Friedrichshain-Kreuzberg

Kritik an Rettung der umstrittenen „Diese eG“

Opposition wittert Vetternwirtschaft und fordert Transparenz über finanzielle Lage der Genossenschaft.

Der Kauf des Hauses Rigaer Straße 101 durch die „Diese eG ist“ umstritten.

Der Kauf des Hauses Rigaer Straße 101 durch die „Diese eG ist“ umstritten.

Foto: Sergej Glanze / FUNKE Foto Services

Berlin.  Die Rettung der umstrittenen Genossenschaft „Diese eG“ in letzter Minute hat heftige Kritik der Oppositionsparteien im Abgeordnetenhaus hervorgerufen. „Die Rettung der angeschlagenen Baugenossenschaft ,Diese eG’ verdeutlicht die engen Verflechtungen linksgrüner Politiker“, sagte der wohnungspolitische Sprecher der CDU-Fraktion, Christian Gräff. „Dass Grünen-Stadtrat Schmidt erst das Vorkaufsrecht für die ,Diese eG’ ohne überzeugendes Finanzkonzept ausübt und am Ende der Deal von der Genossenschaft übernommen wird, deren Aufsichtsratsvorsitzende Schmidts Amtsvorgängerin ist, erinnert an eine Bananenrepublik.“

Die Baugenossenschaft „Diese eG“ und der Bezirk Friedrichshain-Kreuzberg sind in die Kritik geraten, weil sie das Vorkaufsrecht für das Haus an der Rigaer Straße 101 wahrgenommen hatten. Später stellte sich heraus, dass die „Diese eG“ nicht über ausreichend finanzielle Mittel verfügt, um die Übernahme zu realisieren. Um eine Insolvenz zu verhindern, hat die „Diese eG“ eine andere Genossenschaft gesucht, die das Haus an übernimmt ­­– und hat sie offenbar in der Genossenschaft Ostseestraße gefunden.

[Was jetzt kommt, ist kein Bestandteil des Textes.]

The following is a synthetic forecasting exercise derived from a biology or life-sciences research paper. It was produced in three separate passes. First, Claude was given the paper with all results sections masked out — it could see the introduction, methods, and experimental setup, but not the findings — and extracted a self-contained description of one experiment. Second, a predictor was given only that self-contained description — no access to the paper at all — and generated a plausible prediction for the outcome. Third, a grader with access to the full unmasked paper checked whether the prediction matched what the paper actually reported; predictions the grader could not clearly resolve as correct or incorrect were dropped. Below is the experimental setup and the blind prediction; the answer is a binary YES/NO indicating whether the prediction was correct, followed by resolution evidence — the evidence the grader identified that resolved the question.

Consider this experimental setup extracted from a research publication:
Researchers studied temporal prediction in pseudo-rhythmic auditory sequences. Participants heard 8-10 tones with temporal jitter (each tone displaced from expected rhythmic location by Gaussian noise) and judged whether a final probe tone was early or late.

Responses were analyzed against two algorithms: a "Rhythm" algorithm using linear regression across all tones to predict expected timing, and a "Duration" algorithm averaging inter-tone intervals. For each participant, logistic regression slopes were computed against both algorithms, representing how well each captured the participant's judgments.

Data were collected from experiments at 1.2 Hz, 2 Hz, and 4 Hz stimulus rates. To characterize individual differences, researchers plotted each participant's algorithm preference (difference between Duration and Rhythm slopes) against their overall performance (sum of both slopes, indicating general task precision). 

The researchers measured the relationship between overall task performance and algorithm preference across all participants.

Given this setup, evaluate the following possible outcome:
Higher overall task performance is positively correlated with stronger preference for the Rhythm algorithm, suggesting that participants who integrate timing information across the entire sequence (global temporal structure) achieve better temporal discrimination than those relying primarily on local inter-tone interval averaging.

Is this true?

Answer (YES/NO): NO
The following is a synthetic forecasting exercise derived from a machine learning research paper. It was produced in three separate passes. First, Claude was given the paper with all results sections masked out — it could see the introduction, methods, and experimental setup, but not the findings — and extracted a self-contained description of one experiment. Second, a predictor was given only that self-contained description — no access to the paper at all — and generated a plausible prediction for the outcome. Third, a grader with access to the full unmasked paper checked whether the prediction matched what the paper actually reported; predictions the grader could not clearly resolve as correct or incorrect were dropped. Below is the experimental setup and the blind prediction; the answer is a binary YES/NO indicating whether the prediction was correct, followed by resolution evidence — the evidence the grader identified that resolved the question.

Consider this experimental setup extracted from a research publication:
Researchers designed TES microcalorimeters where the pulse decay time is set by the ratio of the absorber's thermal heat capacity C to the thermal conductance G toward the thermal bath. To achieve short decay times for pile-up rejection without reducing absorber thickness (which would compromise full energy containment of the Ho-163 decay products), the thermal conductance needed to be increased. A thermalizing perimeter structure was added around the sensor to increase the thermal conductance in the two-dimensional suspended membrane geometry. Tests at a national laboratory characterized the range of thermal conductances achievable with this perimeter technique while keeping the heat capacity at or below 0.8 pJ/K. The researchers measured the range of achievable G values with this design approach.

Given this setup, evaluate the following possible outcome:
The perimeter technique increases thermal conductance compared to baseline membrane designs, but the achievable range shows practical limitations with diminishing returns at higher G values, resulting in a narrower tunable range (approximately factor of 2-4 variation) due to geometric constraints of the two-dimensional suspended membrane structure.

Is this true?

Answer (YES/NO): NO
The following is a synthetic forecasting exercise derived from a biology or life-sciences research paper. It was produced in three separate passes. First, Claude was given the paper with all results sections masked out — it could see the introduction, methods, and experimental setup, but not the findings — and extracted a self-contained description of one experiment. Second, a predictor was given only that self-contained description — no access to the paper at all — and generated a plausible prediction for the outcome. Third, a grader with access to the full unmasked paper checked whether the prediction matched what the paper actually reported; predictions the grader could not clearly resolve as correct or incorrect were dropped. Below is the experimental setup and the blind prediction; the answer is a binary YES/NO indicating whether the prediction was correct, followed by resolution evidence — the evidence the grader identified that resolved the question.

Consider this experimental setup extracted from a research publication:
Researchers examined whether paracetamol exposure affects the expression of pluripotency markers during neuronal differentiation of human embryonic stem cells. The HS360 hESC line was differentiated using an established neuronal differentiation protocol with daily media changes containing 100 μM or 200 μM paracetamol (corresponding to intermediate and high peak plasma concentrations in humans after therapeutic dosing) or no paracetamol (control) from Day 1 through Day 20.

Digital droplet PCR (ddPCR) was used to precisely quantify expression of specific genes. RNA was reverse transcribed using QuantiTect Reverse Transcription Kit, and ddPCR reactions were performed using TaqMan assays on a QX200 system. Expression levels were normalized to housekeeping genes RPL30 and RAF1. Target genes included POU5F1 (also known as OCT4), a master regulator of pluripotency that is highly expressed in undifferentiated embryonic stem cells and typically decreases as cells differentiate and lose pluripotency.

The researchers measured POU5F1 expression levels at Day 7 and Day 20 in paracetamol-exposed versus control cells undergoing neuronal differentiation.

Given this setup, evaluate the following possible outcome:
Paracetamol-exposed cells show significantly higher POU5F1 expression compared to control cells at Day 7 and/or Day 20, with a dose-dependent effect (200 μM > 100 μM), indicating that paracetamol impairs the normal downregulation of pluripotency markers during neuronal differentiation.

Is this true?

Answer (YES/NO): NO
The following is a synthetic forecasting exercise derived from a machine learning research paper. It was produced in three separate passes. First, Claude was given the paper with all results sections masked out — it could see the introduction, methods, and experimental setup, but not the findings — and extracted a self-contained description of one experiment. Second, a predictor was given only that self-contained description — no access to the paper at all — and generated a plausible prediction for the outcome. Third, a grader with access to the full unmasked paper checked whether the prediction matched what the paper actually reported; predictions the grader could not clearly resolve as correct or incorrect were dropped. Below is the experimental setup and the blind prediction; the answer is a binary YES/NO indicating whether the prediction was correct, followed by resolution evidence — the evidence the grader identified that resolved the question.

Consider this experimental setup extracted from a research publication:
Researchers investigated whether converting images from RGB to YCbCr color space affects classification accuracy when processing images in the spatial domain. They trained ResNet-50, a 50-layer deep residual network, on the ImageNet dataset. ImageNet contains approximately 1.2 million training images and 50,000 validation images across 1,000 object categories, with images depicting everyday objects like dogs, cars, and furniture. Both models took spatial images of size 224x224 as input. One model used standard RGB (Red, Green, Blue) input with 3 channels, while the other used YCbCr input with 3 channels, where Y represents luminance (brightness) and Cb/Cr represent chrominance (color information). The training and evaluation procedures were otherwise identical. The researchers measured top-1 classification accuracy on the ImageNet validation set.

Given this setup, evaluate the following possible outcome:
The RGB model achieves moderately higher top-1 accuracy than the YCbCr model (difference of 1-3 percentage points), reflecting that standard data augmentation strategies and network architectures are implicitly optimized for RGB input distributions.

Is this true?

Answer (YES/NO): NO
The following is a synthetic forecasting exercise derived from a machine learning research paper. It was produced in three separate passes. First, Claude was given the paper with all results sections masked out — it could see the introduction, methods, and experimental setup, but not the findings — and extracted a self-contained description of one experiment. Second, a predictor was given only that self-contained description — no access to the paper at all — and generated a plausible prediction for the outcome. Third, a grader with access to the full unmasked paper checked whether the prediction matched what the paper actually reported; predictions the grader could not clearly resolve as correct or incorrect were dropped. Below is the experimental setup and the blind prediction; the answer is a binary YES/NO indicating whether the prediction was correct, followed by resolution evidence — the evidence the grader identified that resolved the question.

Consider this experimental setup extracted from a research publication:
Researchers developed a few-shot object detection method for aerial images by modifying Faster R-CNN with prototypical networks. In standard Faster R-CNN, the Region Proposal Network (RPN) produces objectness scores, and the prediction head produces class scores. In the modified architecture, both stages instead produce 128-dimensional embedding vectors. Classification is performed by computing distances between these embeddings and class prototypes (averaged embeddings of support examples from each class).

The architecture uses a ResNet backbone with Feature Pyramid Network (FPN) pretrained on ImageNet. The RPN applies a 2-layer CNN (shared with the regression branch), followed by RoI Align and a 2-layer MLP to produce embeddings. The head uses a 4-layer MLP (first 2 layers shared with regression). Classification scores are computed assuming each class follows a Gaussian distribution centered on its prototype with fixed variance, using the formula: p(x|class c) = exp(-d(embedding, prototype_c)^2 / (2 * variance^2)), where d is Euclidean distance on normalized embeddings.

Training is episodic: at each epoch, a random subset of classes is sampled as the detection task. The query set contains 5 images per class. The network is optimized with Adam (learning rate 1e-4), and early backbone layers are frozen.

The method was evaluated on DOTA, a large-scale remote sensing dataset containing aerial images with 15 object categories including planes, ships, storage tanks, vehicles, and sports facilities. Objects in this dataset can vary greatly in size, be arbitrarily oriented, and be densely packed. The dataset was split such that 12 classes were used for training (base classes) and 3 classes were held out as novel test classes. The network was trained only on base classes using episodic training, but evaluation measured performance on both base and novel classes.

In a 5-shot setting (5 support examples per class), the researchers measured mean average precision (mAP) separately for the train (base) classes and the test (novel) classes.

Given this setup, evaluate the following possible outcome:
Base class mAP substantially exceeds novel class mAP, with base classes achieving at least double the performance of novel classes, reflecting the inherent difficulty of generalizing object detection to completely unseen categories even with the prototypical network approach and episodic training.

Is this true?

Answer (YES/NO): YES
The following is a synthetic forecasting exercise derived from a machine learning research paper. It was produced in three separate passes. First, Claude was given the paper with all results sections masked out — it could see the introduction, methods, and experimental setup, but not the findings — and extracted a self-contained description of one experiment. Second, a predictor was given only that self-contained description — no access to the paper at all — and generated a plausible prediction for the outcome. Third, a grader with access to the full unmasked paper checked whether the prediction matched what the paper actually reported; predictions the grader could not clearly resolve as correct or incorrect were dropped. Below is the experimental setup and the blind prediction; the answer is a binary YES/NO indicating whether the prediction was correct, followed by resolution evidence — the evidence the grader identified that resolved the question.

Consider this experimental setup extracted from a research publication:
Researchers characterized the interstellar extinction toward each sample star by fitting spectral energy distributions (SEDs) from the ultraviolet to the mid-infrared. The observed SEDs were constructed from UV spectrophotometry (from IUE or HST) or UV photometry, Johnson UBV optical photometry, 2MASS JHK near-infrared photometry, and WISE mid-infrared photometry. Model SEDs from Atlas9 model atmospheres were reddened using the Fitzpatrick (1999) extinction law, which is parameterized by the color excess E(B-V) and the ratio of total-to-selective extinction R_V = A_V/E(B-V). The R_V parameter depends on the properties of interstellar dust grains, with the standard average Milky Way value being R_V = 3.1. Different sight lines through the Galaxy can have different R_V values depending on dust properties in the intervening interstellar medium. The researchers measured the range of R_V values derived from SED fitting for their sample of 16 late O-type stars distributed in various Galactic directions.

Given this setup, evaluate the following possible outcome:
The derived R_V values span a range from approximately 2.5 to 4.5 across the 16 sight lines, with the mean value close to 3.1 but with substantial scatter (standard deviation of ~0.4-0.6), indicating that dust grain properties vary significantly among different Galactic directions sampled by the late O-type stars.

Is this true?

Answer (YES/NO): NO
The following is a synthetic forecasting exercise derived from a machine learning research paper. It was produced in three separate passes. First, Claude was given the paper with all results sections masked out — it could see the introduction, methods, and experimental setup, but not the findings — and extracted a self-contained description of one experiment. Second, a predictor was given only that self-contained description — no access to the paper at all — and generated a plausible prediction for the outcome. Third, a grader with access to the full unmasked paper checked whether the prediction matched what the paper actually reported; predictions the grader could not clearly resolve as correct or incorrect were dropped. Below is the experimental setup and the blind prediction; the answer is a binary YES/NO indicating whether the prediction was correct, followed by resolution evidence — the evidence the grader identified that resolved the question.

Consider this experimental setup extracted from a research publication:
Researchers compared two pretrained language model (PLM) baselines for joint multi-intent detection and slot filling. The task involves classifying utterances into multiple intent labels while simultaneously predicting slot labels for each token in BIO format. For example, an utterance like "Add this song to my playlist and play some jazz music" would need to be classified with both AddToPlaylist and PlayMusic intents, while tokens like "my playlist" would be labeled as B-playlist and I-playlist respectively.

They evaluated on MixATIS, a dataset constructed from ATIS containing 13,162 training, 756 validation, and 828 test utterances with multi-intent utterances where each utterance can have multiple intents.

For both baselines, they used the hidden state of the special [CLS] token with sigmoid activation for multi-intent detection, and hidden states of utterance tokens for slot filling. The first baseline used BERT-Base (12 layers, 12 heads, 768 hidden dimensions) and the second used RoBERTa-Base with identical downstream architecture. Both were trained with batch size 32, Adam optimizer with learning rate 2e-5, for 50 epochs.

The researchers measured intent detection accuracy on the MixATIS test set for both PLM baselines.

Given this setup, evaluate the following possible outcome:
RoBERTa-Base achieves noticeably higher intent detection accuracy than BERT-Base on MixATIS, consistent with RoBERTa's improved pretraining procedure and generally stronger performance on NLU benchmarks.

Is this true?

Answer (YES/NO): YES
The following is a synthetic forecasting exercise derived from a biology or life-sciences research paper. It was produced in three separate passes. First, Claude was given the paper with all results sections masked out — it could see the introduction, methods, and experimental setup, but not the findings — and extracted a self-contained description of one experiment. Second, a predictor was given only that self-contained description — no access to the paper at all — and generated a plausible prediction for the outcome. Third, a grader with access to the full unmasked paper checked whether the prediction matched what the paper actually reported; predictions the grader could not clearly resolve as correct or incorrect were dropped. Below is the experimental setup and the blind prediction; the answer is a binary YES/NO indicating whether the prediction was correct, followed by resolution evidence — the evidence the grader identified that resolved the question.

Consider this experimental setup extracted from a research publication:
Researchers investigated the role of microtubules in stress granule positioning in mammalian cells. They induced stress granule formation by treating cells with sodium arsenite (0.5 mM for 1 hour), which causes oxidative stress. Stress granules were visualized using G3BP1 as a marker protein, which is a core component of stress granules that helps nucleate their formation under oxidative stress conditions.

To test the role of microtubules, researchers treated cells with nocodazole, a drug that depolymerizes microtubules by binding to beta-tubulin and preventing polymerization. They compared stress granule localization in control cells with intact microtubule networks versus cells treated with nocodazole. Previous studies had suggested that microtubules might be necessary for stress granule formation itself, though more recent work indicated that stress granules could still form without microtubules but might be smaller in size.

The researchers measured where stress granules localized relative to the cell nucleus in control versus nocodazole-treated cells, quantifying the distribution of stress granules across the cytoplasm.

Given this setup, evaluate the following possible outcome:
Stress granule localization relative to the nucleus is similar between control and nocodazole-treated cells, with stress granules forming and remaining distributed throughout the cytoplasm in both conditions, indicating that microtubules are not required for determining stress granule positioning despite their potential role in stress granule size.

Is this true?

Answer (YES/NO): NO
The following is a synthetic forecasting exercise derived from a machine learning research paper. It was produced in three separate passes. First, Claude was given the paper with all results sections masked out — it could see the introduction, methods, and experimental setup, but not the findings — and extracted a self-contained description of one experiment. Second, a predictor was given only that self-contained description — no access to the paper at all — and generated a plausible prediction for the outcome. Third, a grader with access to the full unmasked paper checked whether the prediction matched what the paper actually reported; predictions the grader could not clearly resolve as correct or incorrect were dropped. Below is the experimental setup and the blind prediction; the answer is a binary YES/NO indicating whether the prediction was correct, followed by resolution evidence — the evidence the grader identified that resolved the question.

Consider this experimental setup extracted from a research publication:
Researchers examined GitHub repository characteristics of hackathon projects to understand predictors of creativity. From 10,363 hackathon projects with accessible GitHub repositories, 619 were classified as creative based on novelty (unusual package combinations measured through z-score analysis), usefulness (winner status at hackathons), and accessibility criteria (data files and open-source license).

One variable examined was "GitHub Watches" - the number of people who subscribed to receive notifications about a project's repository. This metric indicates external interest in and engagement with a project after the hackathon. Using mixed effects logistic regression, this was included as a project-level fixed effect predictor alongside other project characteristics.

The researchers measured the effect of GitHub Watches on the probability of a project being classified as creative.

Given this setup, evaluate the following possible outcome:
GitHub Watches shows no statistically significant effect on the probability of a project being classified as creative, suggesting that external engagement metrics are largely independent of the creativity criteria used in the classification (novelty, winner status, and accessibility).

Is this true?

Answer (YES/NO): NO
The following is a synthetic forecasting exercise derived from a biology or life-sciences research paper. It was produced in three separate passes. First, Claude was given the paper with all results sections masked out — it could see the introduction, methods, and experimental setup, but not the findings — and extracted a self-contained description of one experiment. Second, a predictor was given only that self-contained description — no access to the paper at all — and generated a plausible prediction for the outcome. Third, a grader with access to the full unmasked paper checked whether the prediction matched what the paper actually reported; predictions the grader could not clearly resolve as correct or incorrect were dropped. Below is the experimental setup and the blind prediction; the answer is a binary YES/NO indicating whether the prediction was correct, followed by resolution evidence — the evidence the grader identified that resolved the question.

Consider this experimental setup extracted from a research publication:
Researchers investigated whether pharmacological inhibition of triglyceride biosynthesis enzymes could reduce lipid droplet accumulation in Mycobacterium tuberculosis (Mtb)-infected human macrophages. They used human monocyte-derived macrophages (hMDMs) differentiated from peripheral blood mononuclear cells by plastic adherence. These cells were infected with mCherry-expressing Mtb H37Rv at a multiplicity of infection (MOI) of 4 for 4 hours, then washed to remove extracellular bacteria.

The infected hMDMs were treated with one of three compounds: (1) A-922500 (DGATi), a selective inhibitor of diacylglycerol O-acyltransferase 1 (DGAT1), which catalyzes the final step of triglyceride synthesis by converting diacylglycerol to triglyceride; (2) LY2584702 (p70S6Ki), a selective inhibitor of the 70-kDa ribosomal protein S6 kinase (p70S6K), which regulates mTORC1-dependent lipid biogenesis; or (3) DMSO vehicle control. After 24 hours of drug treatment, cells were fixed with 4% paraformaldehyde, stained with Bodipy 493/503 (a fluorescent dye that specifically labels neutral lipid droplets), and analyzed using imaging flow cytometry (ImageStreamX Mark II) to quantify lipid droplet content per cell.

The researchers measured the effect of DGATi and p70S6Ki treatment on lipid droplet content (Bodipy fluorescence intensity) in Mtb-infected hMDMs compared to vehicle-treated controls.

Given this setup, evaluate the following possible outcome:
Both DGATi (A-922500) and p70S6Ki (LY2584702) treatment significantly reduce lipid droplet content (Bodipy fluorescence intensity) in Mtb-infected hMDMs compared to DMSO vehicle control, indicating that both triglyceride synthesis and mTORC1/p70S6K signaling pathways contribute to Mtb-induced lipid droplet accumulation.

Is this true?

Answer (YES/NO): YES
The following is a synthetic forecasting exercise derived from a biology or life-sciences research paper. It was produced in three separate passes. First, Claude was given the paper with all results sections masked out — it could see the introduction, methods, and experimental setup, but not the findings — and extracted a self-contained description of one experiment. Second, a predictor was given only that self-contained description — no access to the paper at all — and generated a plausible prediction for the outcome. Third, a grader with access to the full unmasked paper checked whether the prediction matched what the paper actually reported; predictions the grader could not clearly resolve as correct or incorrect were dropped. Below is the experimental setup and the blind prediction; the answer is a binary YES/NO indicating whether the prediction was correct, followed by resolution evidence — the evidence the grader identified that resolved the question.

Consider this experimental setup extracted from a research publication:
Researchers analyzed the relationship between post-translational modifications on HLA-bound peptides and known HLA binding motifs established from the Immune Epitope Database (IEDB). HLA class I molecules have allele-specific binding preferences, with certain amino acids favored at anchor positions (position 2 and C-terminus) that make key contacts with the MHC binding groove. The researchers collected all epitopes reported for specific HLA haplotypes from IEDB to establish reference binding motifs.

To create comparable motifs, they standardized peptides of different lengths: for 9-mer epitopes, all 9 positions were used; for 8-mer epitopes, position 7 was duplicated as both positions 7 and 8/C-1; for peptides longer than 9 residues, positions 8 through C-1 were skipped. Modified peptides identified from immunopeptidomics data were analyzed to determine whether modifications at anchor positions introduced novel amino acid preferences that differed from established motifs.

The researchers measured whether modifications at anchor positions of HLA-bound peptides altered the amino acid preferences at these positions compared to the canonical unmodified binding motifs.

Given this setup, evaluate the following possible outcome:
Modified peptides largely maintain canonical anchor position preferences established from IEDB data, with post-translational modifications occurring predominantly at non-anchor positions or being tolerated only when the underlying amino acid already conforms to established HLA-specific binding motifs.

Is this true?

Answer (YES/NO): NO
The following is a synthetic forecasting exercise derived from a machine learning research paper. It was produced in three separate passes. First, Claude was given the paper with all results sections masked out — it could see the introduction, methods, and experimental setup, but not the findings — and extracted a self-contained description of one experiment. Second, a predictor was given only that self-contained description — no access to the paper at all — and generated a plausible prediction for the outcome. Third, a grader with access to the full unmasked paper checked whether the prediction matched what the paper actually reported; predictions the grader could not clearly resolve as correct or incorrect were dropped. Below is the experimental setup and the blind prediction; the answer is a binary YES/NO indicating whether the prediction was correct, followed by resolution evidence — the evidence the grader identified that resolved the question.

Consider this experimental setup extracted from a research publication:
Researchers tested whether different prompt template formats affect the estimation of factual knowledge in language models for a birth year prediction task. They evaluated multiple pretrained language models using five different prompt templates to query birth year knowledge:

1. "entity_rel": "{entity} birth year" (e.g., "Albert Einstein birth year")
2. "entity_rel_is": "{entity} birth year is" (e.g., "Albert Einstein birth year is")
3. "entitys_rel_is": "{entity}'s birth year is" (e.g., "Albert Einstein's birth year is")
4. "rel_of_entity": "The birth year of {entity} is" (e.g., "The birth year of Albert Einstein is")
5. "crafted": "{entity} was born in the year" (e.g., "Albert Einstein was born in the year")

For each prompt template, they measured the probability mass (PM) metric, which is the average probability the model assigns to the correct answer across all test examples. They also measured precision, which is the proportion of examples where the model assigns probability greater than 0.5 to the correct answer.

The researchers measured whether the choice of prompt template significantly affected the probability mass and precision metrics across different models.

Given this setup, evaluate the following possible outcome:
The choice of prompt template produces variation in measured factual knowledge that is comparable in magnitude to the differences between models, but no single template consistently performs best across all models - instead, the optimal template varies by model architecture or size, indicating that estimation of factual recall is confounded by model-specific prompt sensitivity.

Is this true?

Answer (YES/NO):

Die drohende Insolvenz der „Diese eG“ ist abgewendet

Damit ist die drohende Insolvenz der „Diese eG“ abgewendet und offenbar der Weg frei, dass sie auch andere Objekte mit finanzieller Förderung des Landes und der landeseigenen Investitionsbank Berlin (IBB) übernehmen kann. Denn einen der wesentlichen Auflagen, die vor einer finanziellen Hilfe geklärt werden mussten, war die Zukunft des Hauses Rigaer Straße 101.

Die CDU lehnt die Finanzierungshilfe dagegen ab. „Wir lehnen das ab, erst recht, wenn dann auch noch Berlins Steuerzahler über Fördergelder des rot-rot-grünen Senats dafür aufkommen muss“, kritisierte Gräff.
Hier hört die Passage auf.